Ghana’s central bank increased its benchmark interest rate by its biggest margin to tame inflation and stabilize the nation’s tumbling exchange rate at a special monetary policy meeting.
Policymakers raised the rate by 300 basis points to 22%, the Bank of Ghana said in an emailed statement late Wednesday. That’s the biggest increase since 2002 when the central bank was granted the independence to set interest rates, and adds to 550 basis points of increases since November.
The monetary policy committee also decided to hike the primary reserve requirement of banks to 15% from 12%, to be implemented gradually from Sept. 1 to Nov. 1.
Meanwhile, according to the statement, the central bank is planning to buy foreign exchange from mining and oil companies to beef up its reserves. These purchases will be made on “the voluntary repatriation of export proceeds,” the regulator said.
Ghana’s MPC, which usually convenes every two months, held the emergency meeting to address “strong inflationary pressures,” the Bank of Ghana said in the statement. The foreign exchange market is also “showing elevated demand pressures,” it said.
The central bank held its key rate last month after Governor Ernest Addison said there were signs that rampant inflation may be levelling off.

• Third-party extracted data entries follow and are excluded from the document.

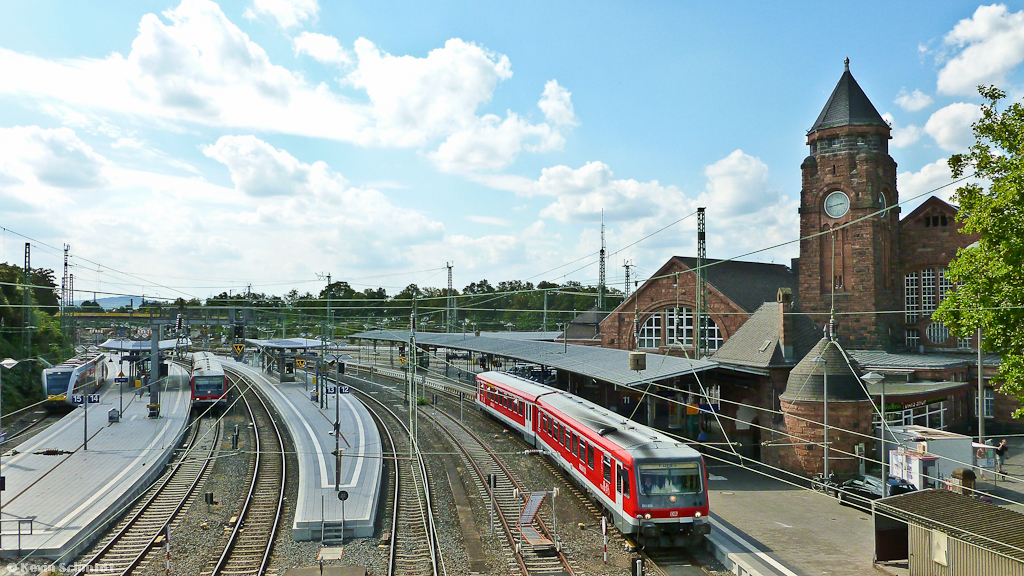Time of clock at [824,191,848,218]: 2:42
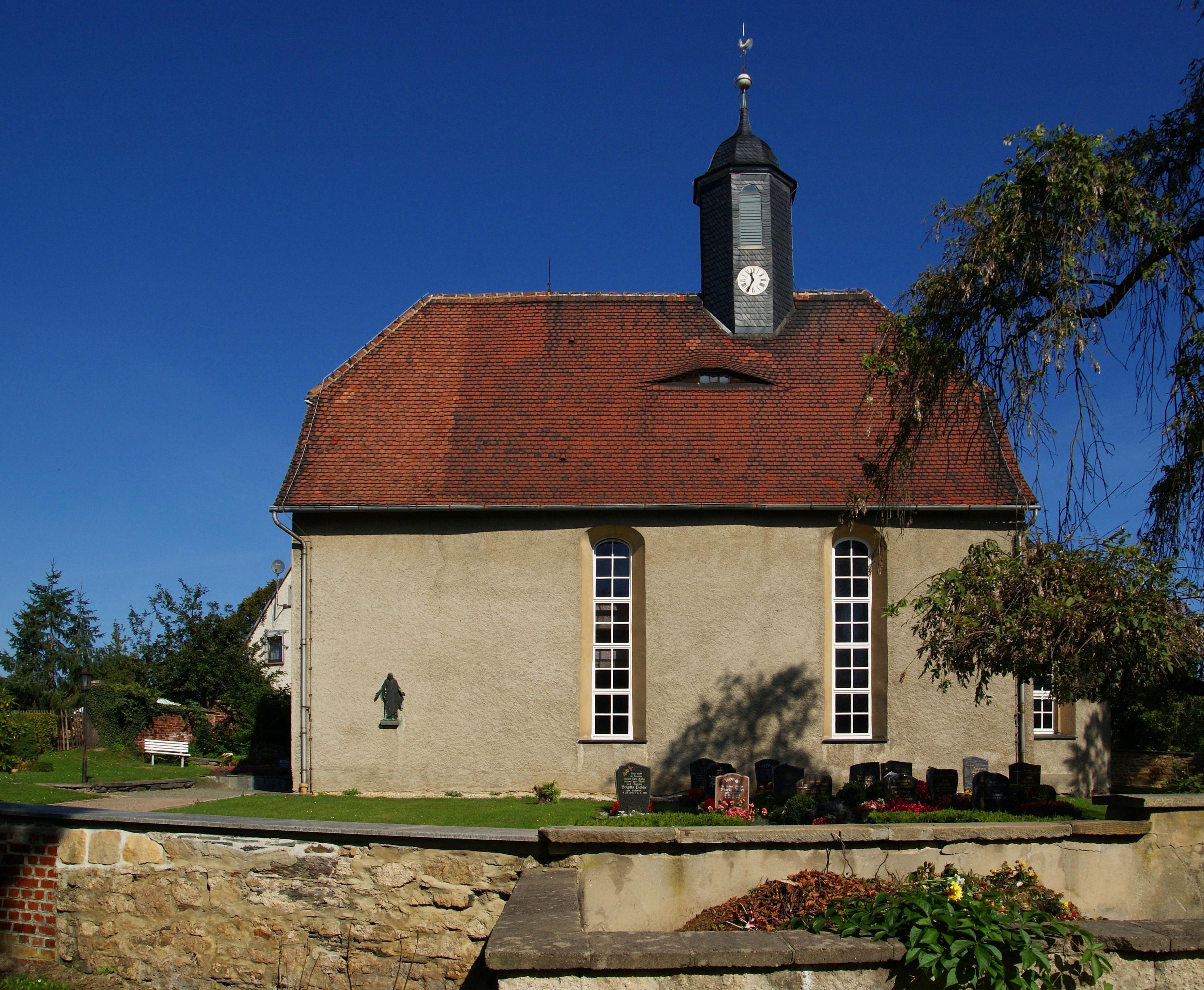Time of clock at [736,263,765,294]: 11:34
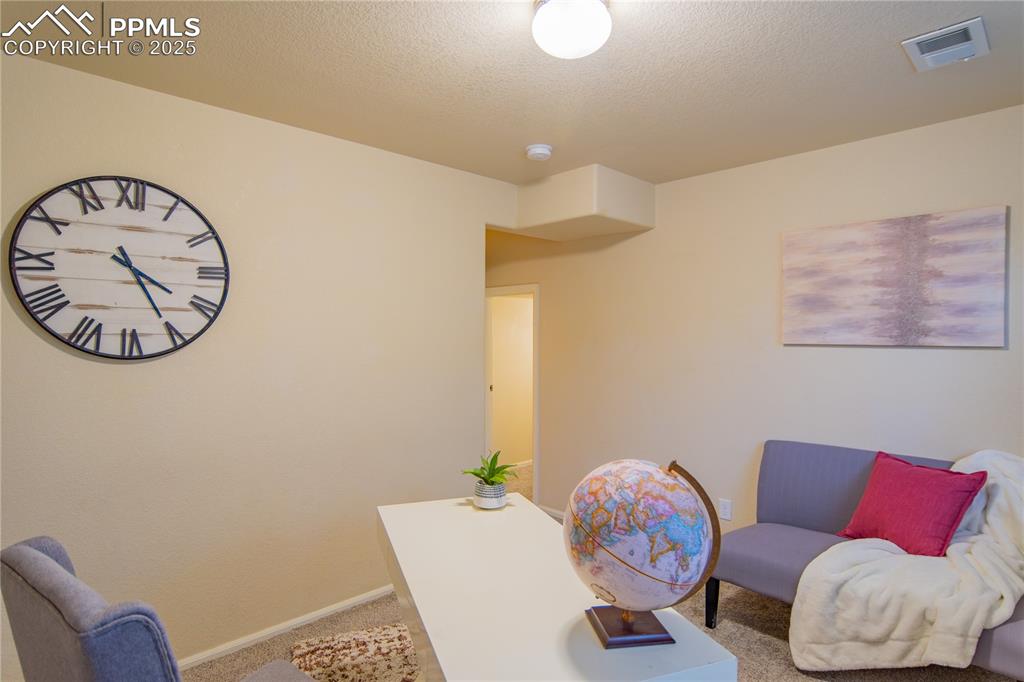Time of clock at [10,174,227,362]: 4:25
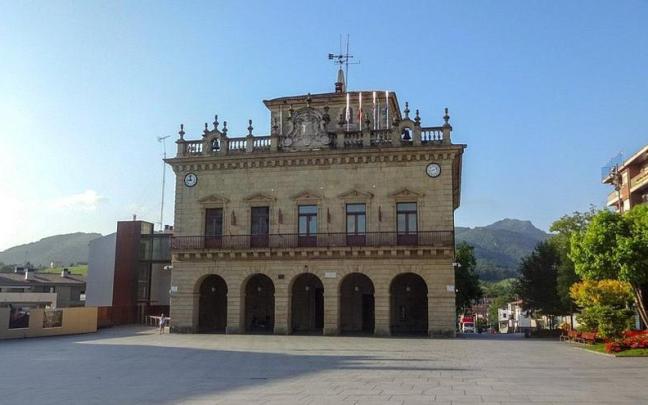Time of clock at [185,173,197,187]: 8:58
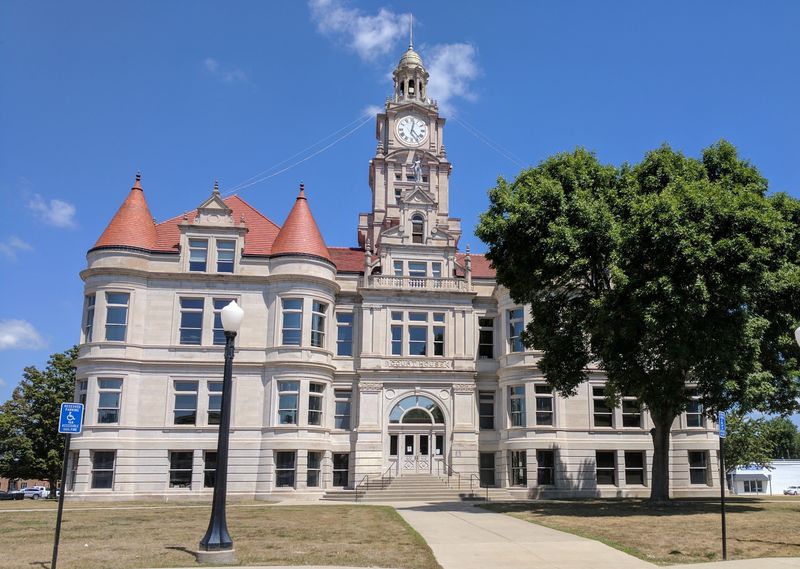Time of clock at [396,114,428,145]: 12:23
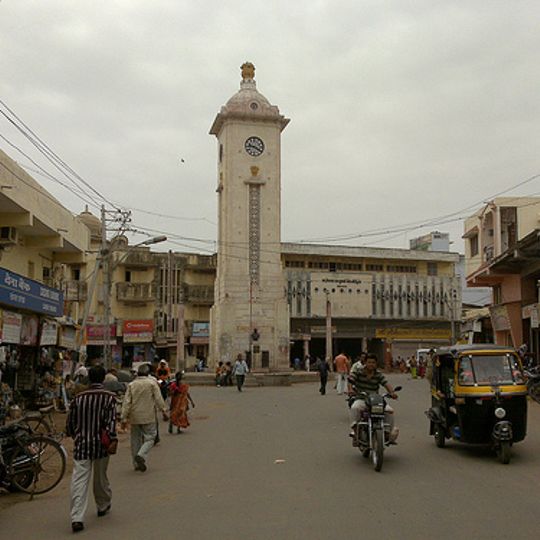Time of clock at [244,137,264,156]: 9:20
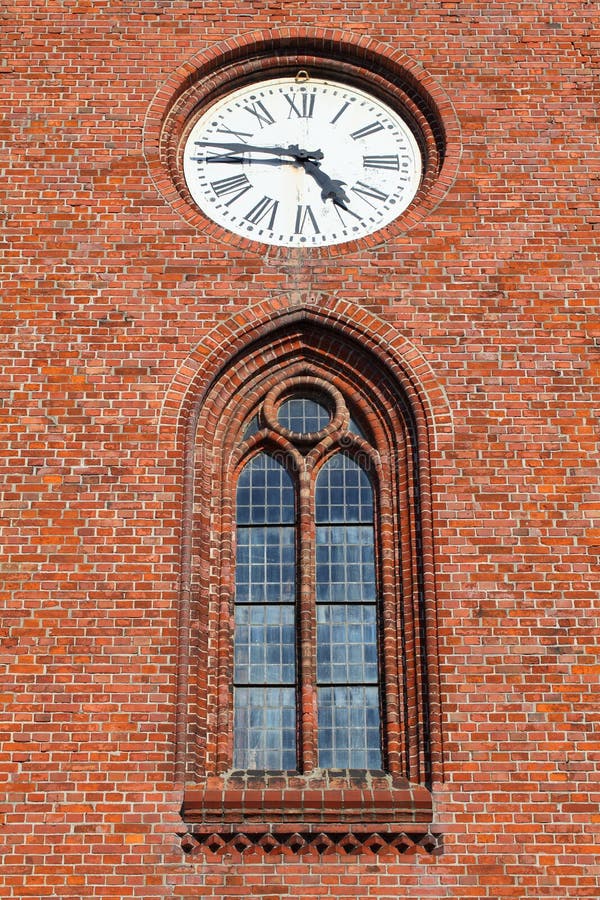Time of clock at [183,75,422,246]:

However, regulators announced Monday that water and electricity tariffs will rise 22% and 27%, respectively, from next month. In July, producer prices jumped 41.2%, the fastest pace in eight years, adding to a deteriorating inflation outlook.
Rising Inflation in Ghana
Annual inflation, currently 31.7%, is at its highest level since November 2003, exceeding the top of the central bank’s target band of 6% to 10% for 11 months. Rising costs have been fueled by surging international commodity prices and a sharp depreciation in the cedi, which has lost 36.5% of its value against the dollar this year.
Ghana turned to the International Monetary Fund in July for a credit facility after being locked out of global debt markets in a bid to help anchor price stability and fund its economic program.
“While a higher policy rate alone may not be sufficient to stabilize the currency in the very near term, it will at least provide reassurance on the seriousness of Ghana’s negotiations with the IMF,” Razia Khan, who heads research for Africa and the Middle East at Standard Chartered Bank in London, said in an email.